Outro trecho publicado no Observatório Econômico permite detectar a lógica de segregação tecnológica por ângulo diferente: nada menos que 72% dos investimentos ultrapassam US$ 100 milhões, e 94% a US$ 10 milhões. Quanto à origem do capital, a Alemanha figura em primeiro lugar com US$ 4,65 bilhões, dos quais US$ 4,42 bilhões para o setor automotivo. Nem é preciso oferecer um doce para quem acertar o porquê.


 


Automotivo frágil


 


Em outro ponto do artigo assinado pelos técnicos da Fundação Seade é possível observar que o Grande ABC perdeu a corrida por investimentos estaduais no setor automotivo mesmo tendo absorvido avalanche de recursos em modernização tecnológica e reposição de produtos obsoletos. O parágrafo foi produzido para conferir idéia de suposta inviolabilidade regional aos reveses impostos pela guerra fiscal e pela globalização, mas a realidade clama por reconhecimento nas entrelinhas. Está escrito assim: “O ramo automotivo, ao qual foram destinados US$ 7,06 bilhões, ou 51,3% dos investimentos da região, determina a pujança da cadeia automotiva automobilística. Esse valor corresponde a 37,6% do total alcançado pelo segmento em todo o Estado de São Paulo, apesar dos altos investimentos da Honda e da Toyota na região de Campinas”.

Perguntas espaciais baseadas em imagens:
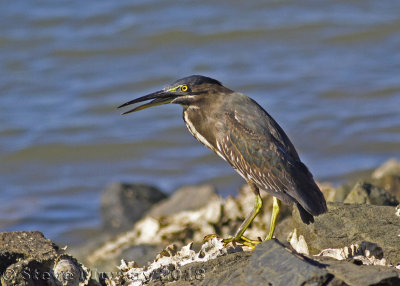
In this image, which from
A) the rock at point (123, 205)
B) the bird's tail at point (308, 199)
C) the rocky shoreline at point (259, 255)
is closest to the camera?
the rocky shoreline at point (259, 255)

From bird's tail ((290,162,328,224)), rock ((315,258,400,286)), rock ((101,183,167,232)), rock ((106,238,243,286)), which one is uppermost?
bird's tail ((290,162,328,224))

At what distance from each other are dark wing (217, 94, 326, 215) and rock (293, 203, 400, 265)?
418 millimetres

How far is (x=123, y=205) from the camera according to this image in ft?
31.5

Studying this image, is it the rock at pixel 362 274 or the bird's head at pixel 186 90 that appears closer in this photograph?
the rock at pixel 362 274

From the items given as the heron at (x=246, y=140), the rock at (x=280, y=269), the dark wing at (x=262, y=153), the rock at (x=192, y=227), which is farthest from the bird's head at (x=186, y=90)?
the rock at (x=280, y=269)

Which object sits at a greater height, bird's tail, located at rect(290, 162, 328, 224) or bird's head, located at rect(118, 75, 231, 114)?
bird's head, located at rect(118, 75, 231, 114)

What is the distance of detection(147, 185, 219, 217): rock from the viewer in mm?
8664

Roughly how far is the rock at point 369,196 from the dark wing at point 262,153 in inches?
32.1

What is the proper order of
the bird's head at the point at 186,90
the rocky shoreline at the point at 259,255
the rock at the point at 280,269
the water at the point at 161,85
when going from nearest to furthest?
the rock at the point at 280,269
the rocky shoreline at the point at 259,255
the bird's head at the point at 186,90
the water at the point at 161,85

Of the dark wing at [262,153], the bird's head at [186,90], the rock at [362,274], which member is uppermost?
the bird's head at [186,90]

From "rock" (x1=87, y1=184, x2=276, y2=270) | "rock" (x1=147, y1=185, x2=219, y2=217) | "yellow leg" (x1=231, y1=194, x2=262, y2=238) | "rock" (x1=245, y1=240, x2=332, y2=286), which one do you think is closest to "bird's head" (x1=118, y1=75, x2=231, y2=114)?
"yellow leg" (x1=231, y1=194, x2=262, y2=238)

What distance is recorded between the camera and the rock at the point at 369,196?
240 inches

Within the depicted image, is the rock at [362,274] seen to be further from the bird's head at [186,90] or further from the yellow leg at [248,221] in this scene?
the bird's head at [186,90]

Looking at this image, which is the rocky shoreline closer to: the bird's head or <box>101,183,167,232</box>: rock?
the bird's head
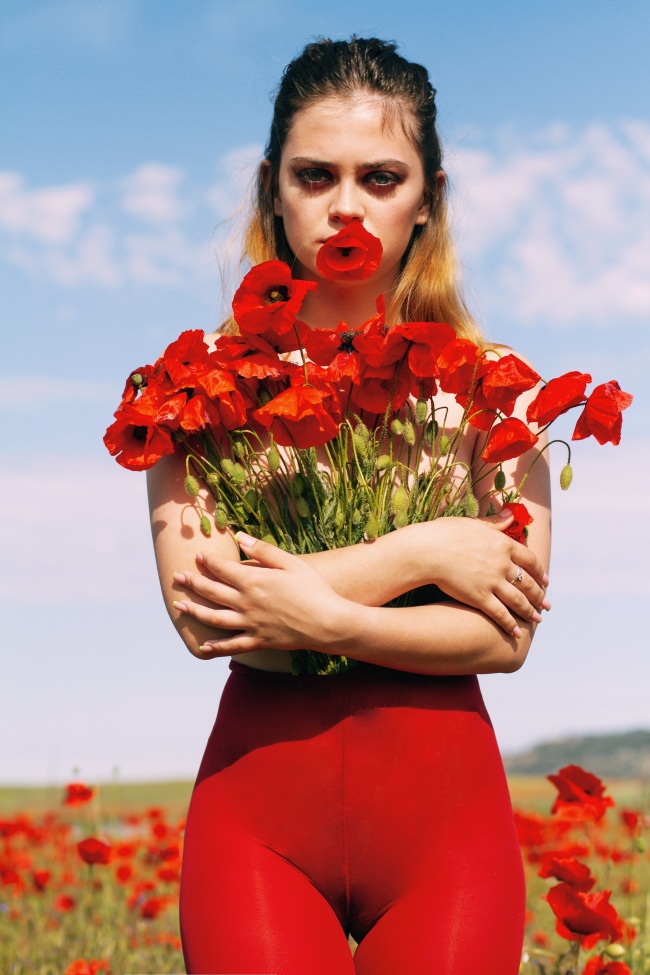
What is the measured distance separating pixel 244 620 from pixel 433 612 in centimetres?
38

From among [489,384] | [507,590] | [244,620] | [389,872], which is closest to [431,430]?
[489,384]

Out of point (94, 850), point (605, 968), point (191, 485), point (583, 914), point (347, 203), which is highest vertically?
point (347, 203)

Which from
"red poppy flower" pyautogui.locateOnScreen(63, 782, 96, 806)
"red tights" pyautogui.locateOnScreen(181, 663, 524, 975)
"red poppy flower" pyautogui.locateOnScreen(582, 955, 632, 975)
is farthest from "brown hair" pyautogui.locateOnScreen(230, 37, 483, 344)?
"red poppy flower" pyautogui.locateOnScreen(63, 782, 96, 806)

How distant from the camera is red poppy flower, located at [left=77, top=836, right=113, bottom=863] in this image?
4.06 m

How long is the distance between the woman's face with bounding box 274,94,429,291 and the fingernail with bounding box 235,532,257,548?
0.76m

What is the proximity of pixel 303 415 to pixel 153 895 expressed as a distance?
11.0ft

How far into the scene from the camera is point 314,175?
8.89 ft

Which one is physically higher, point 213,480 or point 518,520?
point 213,480

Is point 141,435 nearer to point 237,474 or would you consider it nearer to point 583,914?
point 237,474

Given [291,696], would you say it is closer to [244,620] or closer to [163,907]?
[244,620]

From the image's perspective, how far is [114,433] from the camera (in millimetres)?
2459

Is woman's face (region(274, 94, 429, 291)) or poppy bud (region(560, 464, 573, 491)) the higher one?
woman's face (region(274, 94, 429, 291))

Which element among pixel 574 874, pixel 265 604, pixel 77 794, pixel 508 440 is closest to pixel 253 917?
pixel 265 604

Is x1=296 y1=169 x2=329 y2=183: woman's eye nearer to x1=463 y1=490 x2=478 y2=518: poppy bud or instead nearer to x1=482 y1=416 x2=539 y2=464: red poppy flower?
x1=482 y1=416 x2=539 y2=464: red poppy flower
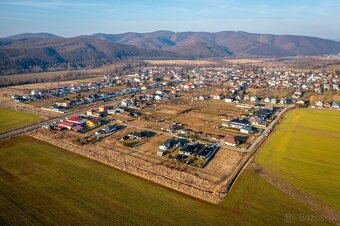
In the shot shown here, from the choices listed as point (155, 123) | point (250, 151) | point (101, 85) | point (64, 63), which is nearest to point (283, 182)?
point (250, 151)

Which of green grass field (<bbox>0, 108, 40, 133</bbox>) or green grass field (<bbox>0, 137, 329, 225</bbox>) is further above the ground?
green grass field (<bbox>0, 108, 40, 133</bbox>)

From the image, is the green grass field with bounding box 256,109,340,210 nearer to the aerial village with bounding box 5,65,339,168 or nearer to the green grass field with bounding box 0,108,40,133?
the aerial village with bounding box 5,65,339,168

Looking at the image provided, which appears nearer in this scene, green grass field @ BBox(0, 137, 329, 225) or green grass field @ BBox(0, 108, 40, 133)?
green grass field @ BBox(0, 137, 329, 225)

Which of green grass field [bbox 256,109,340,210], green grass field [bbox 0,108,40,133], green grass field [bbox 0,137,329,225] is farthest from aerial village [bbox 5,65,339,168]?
green grass field [bbox 0,137,329,225]

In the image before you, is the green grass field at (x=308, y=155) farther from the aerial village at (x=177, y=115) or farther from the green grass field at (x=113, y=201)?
the green grass field at (x=113, y=201)

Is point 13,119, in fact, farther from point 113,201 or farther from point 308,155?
point 308,155

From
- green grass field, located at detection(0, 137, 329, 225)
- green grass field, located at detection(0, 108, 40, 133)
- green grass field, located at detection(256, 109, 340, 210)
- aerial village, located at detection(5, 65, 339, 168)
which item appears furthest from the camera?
green grass field, located at detection(0, 108, 40, 133)

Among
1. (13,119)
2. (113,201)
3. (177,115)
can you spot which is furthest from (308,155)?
(13,119)
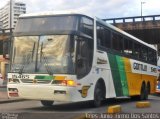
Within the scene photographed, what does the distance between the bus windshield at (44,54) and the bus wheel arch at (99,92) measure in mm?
2340

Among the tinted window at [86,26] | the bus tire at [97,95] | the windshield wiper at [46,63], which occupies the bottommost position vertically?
the bus tire at [97,95]

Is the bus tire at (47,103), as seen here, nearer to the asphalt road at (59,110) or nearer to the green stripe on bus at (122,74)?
the asphalt road at (59,110)

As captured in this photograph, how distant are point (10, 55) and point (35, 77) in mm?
1383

• [Exercício proposto 1]
Com base no trecho apresentado, responda a cada pergunta em uma linha, usando as mesmas marcações:
(a) Que percentual dos investimentos ultrapassa US$ 100 milhões?
(b) A quanto corresponde o valor destinado ao ramo automotivo em relação ao total alcançado pelo segmento em todo o Estado de São Paulo?
(c) Quais empresas fizeram altos investimentos na região de Campinas?
• [Exercício proposto 2] Passe para o inglês esta frase do trecho apresentado: "Quanto à origem do capital, a Alemanha figura em primeiro lugar com US$ 4,65 bilhões, dos quais US$ 4,42 bilhões para o setor automotivo."
Os dados formam um material separado do trecho apresentado.

• [Resposta completa 1]
(a) 72% dos investimentos.
(b) A 37,6% do total do segmento no Estado de São Paulo.
(c) A Honda e a Toyota.

• [Resposta completa 2] As for the origin of the capital, Germany ranks first with US$4.65 billion, of which US$4.42 billion went to the automotive sector.